WHAT IS ASKED:
a: In the text about Gustave Whitehead and the first powered flight, in what town was Whitehead born?
b: From the text about Gustave Whitehead and the first powered flight, write out the passage that begins with the words containing "Conventional belief holds" and ends with "to the U.S.".

SUPPLIED TEXT:
....................
When I have enough time and ambition, I’d like to do some in-depth research and try to find out who really made the first flight in a powered, heavier-than-air craft.
Conventional belief holds that Orville and Wilbur Wright were first when they flew at Kitty Hawk, North Carolina on December 17, 1903. Most never question this “fact,” because we’ve been taught it all our lives…
Michael Wutz is a brilliant professor of English at Weber State University and one of the nicest fellows I’ve ever met. I think he speaks at least three languages, and he knows more about literature and film than I can hope to learn if I live 100 years. This is not empty flattery, just truth. Besides teaching me a great deal about modern American literature, he turned me onto the story of Gustave Whitehead, a German immigrant to the U.S.
Gustav Weisskopf, a.k.a. Gustave Whitehead |
Whitehead, born Gustav Weisskopf in Wutz’s hometown of Leutershausen, Germany, claimed to achieve powered flight more than two years before the brothers Wright. Anyone interested in early aviation history ought to read up on him. If his claim is true, why did the Wrights get credit? I believe Whitehead’s story may have been suppressed when German-American relations went (understandably) sour in the first World War. It’s also possible that our conventional belief is true, and Whitehead embellished or totally fabricated the accounts of his early flights.
....................
INFORMATION GIVEN:
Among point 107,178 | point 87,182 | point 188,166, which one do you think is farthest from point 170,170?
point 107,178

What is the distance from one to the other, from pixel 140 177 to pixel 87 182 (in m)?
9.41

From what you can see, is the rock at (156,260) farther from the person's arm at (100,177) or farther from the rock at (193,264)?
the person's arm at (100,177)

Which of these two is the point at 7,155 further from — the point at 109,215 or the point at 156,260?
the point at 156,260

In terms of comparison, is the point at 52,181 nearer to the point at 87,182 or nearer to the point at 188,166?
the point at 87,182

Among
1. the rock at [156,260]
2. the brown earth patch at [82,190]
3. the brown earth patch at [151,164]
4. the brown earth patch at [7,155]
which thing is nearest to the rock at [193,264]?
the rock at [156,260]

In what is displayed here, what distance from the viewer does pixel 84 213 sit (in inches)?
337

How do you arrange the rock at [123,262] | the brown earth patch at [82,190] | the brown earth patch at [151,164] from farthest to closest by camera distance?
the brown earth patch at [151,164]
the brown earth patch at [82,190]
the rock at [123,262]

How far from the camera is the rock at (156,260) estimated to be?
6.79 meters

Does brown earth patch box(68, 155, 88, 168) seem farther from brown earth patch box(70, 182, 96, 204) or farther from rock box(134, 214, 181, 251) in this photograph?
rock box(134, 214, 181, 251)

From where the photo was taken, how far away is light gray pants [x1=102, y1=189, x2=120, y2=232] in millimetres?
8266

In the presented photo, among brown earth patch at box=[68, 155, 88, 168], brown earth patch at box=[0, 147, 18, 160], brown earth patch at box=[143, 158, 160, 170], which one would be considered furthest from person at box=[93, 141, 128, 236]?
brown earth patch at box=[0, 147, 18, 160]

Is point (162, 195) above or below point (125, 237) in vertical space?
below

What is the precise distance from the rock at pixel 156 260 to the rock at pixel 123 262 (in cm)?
....................
ANSWERS:
a: Leutershausen, Germany

b:
Conventional belief holds that Orville and Wilbur Wright were first when they flew at Kitty Hawk, North Carolina on December 17, 1903. Most never question this “fact,” because we’ve been taught it all our lives…
Michael Wutz is a brilliant professor of English at Weber State University and one of the nicest fellows I’ve ever met. I think he speaks at least three languages, and he knows more about literature and film than I can hope to learn if I live 100 years. This is not empty flattery, just truth. Besides teaching me a great deal about modern American literature, he turned me onto the story of Gustave Whitehead, a German immigrant to the U.S.